Even as the Indian ceramic industry is reeling under high costs, Cera Sanitaryware is looking ahead. The sanitaryware player is bullishly looking at acquisitions and retail expansion. Vidush Somany, Executive Director, Cera Sanitaryware talks about the company's future plans in an interview with Vinay Umarji. Excerpts:
At a time when the Indian ceramic industry is reeling under high costs and inflationary pressures, Cera Sanitaryware is looking at acquisition. How is the move set to reap benefits in the long run?
Growth is a continuous phenomena. One of the best ways to combat rising cost is through achieving economy of scales more so when we have been able to pass on the ‘Cost·Push’ on account of inflation to our dealers and distributors. Strategically, we are planning ‘In-Organic’ growth as this could turn out to be a better deal when entire Europe is reeling under financial crunch. According to our information, there may be some units available for sale at dirt cheap price. Needless to add, we are extremely cautious on this front. Any decision on these, when we take, will be well considered one.

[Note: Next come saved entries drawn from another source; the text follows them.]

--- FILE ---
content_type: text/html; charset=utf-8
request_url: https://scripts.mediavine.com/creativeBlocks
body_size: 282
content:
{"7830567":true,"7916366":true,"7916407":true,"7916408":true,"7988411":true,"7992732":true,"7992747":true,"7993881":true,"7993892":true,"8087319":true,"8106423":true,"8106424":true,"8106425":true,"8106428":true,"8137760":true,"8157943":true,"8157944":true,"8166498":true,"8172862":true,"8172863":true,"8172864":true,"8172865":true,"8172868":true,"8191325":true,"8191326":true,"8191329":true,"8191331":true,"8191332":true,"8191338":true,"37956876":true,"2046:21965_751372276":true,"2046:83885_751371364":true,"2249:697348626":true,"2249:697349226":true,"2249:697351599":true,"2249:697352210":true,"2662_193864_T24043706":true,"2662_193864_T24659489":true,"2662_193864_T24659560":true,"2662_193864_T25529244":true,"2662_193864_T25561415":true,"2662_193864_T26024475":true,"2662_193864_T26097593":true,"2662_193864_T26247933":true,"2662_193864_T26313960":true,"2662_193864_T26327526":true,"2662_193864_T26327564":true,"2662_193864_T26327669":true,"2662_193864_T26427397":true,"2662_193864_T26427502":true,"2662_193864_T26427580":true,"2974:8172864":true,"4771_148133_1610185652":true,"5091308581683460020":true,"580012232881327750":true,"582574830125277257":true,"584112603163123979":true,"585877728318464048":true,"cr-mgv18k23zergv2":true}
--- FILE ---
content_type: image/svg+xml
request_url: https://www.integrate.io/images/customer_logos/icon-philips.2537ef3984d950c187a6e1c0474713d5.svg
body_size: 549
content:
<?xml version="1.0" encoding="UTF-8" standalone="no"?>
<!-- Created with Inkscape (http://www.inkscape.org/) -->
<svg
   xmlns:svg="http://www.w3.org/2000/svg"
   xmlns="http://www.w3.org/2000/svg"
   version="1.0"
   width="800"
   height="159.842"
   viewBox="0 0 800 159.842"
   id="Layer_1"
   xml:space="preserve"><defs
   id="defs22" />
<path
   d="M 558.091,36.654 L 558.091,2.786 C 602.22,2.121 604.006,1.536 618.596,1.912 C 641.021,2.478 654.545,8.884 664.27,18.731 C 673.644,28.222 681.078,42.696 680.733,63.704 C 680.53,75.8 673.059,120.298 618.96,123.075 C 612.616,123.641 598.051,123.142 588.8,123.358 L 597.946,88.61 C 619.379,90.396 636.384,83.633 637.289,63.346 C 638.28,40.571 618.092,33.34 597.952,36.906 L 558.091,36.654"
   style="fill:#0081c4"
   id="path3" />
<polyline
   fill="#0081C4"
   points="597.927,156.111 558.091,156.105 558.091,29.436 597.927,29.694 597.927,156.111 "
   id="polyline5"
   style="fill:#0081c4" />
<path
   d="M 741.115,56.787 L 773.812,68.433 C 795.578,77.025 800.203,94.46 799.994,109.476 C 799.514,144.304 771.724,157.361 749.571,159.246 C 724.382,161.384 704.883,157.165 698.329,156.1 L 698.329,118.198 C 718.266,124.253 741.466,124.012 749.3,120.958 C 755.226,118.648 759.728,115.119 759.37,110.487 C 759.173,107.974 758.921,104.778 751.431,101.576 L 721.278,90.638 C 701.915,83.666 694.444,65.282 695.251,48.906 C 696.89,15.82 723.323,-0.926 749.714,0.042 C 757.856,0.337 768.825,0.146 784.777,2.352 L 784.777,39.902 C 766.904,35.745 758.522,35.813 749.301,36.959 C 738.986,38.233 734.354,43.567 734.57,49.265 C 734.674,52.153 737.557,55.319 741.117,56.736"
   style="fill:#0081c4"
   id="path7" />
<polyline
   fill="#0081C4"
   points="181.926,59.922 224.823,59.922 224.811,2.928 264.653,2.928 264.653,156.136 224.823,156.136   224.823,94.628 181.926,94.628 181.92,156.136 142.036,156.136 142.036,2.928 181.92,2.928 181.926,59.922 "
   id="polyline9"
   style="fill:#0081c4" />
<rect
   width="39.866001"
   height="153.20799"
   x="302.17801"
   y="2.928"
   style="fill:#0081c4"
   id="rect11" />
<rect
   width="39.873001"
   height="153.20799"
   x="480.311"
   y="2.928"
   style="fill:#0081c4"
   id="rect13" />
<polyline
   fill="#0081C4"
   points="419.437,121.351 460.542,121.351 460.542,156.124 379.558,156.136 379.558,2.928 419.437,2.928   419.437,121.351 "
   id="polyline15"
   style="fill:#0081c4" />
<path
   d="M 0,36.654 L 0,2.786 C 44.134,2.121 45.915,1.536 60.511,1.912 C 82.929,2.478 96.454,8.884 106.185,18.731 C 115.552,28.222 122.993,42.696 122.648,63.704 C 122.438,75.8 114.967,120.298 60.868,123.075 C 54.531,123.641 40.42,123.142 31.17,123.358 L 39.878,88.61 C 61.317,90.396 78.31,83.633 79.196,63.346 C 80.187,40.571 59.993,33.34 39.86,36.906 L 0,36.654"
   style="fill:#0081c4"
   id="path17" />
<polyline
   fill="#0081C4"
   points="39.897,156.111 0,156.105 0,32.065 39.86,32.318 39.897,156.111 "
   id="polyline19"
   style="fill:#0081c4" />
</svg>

Moving on from selling sanitary ware, the company is trying to establish itself in the luxury segment. Why? Please elaborate on the company's strategy behind it.
We have been selling ‘Wellness product’ for a very long time. This is not a new thing to us. We have been outsourcing these products from China and selling under brand ‘Cera’. The response to these product has been exceedingly well and the market is growing at faster pace than conventional sanitary ware.
From a 20 odd per cent market share, where does the company see itself in next 3-5 years?
We are increasing our in·house manufacturing capacity in sanitary ware from 2 million pcs per annum to 2.7 million pieces per annum. This will make us a largest plant a single location. Servicing clients from one location would give us better absorption of overheads and put us to Cost advantage vis a vis competition. Our market share is bound to rise. We are aiming to achieve and stabilize at over 30-32 per cent of the market share in 3-5 years down the line.
Apart from entering aggressively into luxury segment, is the company also looking at some other segments in the near future? If so, why?
We have recently added Faucet ware in our manufacturing range. The current manufacturing capacity is 2500 pcs per day. We have ambitious plan to raise these capacity to 7500-10000 pcs per day in next 3-5 years time span.
The market size of faucet ware is more than double of that of the size of sanitary ware. Besides it has synergy with ‘Cera’s current product range which goes into the bathroom. With established brand and settled distribution channel of over 6000 retailer dealers, we are poised to capture larger share.
The company has been opening its own 'Cera Bath Studios' across the country. What other ways is the company exploring in retailing?
We may like to clarify, we are not selling any of the products directly into the retail market. The ‘Cera Bath Studio’ is only a display centre of all the products company has to offer. This allows end·users as well as architects to have a close look at the entire product range. Some the studios offer facility to actually ‘experience’ the product – touch and feel Eventually if the customer decides, he will have to go to the dealers to buy the products of his choice. This methods inspire more confidence in company’s products with committed after·sales service.
How do you think the lack of anti-dumping duty in the ceramic and sanitary ware industry is impacting the players?
It hardly matters as there is no dumping at all. Ceramic sanitary ware is a bulky product. The cost of freight is a major concern rather than the any levy or duty. Some high end and designer products are able to bear this kind of cost. Now a days’ lots of people are obsessed with bathroom to be made very tastefully where cost becomes subordinate to taste and preferences.